• _Atividade_:
Escreva a continuação da análise do conto sobre a vingança contra o homem que estuprou Laurinha, começando logo depois da última frase apresentada.

• _Texto selecionado_:

★ ★ ★

Diante dessa situação, o narrador e seu irmão Manoel sobem até o morro e pagam para que
uns rapazes tragam o homem que estuprou Laurinha. Depois disso, seguem para uma casa de campo
do narrador e lá começam a torturar o homem, também para vingar o ato cometido. Mesmo sob os
discursos de arrependimento, o narrador e Manoel torturam Duda, lentamente, até a morte, e em seguida, colocam fogo no corpo para apagar as evidências do que havia ocorrido no local.
A princípio, o narrador-personagem – que não é nomeado – constrói a situação inicial do conto
com a intenção de causar pena no leitor. Em primeiro lugar, menciona a morte da esposa Teresa, o
que fez com que a responsabilidade pela criação da filha Laurinha recaísse sobre ele, que ainda conta
com a ajuda do irmão Manoel.

★ ★ ★

[Entradas salvas]
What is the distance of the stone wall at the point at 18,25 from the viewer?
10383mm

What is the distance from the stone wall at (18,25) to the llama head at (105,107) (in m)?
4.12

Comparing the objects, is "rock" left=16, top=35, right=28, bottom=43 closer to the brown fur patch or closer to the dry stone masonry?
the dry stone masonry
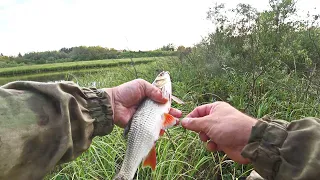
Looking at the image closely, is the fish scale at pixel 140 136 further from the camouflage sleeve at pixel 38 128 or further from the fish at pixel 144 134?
the camouflage sleeve at pixel 38 128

★ ★ ★

• _Resposta_:
As características iniciais de sua identidade começam a ser delineadas quando diz: “[...] eu
chorei muito. Não me incomodo de dizer isso. Sempre que me emocionava eu chorava, até no cinema” (FONSECA, 2006, p. 90). A partir daí, começa a indicar que trata-se de uma pessoa pacífica,
como se precisasse justificar que o ato cometido ao final da narrativa foi uma exceção em relação às
suas práticas e modos de agir.
Nesse mesmo caminho, o irmão Manoel também carrega consigo esses mesmos marcadores
identitários: “Meu irmão Manoel também era assim, chorava por qualquer coisa. É uma característica
da minha família, temos o coração mole, qualquer coisa faz nossos olhos se encherem de lágrimas,
um passarinho morto, um cachorrinho abandonado [...]” (FONSECA, 2006, p. 90). Além de evidenciar a presença de um coração mole, que por si só já indica que a personagem emociona-se facilmente, o uso dos vocábulos “pássaro” e “cachorro” no grau diminutivo sintético assume uma função
estilística que potencializa a carga afetiva que essas personagens demonstram.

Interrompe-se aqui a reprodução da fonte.